I want to swap out one node for another without referencing its parent and without having its parent lose track of it. My dog-eared, broken-spine Data Structures and Algorithm Analysis in C++ told me, in the section on AVL trees, about a little trick with reference pointers to do just that. I remember reading the section, thinking “Ah, that will work!” and closing the book. And now I really, really don’t want to open the book again to double check my understanding. The misbehavior of my function falls directly out of the properties of references, and it fails because I don’t understand them on a fundamental level. Recopying the book’s algorithm will NOT help me grasp reference pointers any better.

This my current issue:

template<class K, class T> void RBTree<K,T>::_rotateCounterClockwise(RBNode<K,T> *&grandParent)
{
RBNode<K,T>*& parent = grandParent->childRight;
parent->childRight->color = RBNode<K,T>::black;
grandParent->childRight = parent->childLeft; //??
parent->childLeft = grandParent;
grandParent = parent;
}

This changes the “parent” to the location of parent->childLeft, which implies that the reference to parent is just looking exactly at the location of grandparent->childRight. Which is what I told it to do… But when I just have a node pointer (instead of a node pointer reference), the grandparent is looking right where it’s supposed to–but the great-grandparent apparently decides to disown it during some part of the process. Hence the losing half my tree.

The frustrating thing is that these are very, very basic mistakes. It’s like a third grader being very confused about why 5 times 3 is the same as 3 times 5. (Although, come to think of it, I don’t think I could prove the transitive property right now, either.) But it has to do with the very basic functioning of small parts, and I will not give up until I get it.

Maybe, instead of trying to guess where to draw my arrows and boxes representing memory locations, I’ll curl up with Stoustrup for a bit, and let him spin some yarns about references.

>>>>>>

Can’t find my Stoustrup book, but have been kicking around new ideas about my code. Maybe the problem is that I’m passing the grandparent node directly, rather than as greatGrandParent->child.

AH it is so tempting to keep stabbing around in the dark! I am going to wipe clean a new white board, write out my memory addresses and step through line by line. I really don’t want to just slap code together until something seems to work; I have to know why it works and THEN build up.

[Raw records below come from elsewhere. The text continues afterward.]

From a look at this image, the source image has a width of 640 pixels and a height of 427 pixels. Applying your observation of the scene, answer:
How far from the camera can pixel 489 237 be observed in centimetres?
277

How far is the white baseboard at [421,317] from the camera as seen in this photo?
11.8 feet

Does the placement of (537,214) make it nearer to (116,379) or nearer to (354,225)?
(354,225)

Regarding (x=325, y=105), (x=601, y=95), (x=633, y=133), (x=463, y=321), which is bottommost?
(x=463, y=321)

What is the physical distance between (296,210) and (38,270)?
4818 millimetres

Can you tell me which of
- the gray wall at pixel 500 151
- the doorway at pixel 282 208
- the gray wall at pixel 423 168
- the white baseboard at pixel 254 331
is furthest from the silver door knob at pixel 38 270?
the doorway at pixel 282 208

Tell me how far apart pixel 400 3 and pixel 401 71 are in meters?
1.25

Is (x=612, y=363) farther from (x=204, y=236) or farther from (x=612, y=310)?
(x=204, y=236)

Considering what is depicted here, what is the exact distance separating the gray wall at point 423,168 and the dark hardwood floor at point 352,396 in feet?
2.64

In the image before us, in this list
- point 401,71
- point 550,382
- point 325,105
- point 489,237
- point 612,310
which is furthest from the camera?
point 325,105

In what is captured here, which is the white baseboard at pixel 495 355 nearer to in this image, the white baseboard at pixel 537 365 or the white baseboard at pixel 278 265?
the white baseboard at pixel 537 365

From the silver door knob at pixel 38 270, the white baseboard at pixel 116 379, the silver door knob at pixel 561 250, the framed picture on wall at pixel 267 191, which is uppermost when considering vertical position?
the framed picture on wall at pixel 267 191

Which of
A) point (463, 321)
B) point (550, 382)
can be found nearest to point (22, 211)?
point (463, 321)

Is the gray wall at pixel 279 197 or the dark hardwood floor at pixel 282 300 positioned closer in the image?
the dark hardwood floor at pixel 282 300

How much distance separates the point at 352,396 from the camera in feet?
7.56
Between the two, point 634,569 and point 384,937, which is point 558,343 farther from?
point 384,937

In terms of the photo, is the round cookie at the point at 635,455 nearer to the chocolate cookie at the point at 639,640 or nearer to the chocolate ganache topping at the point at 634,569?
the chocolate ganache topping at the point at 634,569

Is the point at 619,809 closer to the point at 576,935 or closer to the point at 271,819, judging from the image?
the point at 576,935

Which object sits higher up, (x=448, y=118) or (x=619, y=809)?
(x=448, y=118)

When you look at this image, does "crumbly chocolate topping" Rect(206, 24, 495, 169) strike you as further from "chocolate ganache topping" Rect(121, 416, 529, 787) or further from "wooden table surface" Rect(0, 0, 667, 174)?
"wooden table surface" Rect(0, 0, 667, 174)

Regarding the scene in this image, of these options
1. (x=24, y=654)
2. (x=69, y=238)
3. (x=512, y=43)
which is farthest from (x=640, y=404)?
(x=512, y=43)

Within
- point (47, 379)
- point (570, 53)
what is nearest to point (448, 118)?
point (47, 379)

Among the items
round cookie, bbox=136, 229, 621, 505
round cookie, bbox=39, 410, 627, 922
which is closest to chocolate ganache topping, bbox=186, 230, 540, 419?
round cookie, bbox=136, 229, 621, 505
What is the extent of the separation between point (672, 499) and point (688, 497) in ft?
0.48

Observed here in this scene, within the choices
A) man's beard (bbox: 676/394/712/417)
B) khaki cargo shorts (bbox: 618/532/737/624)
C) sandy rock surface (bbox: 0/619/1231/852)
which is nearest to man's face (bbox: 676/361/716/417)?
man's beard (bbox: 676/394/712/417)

I’m glad we had that talk.

>>>

Oh but now, in order for this to work on my whole tree, I’ll need a null header. And null headers… I’m sorry, but they feel like hacks to me in a way that special-casing the first element does not. But I think… if pointer pointers/ reference pointers work the way I think they do (which is probably not right, given all current evidence!), the root pointer will still point to the right thing. Because it’s just a node pointer, the way the rest of the links are node pointers. No, but if I change to needing great-grandparents, it won’t work anymore!

What was that about clearing a whiteboard and drawing it all out? Let’s start there.

>>>

…and I get distracted by browsing job boards, and an internship posting says “2 years of computer science degree completed–no other degrees allowed”. And I can choose how I react to this! I can be annoyed at the injustice of it all (who says CS majors are the only ones who can code?), or I can move on by focusing on improving my skills. I’m a completely nontraditional applicant, and I can’t expect traditional (or, rather, stereotypical; do we even know people who get jobs anymore through job boards?) avenues of employment to work for me at all.

FOCUS!

>>>

So my code was perfect–except, way at the top, I called “add” on a pointer instead of a pointer reference, so my beautiful references failed all the way down. This doesn’t change the fact that I need some more Stroustrup so I can predict why my references fail and quickly solve the problem–but this is a good lesson. When something fails further down, check back up the stack to make sure you’re passing things right!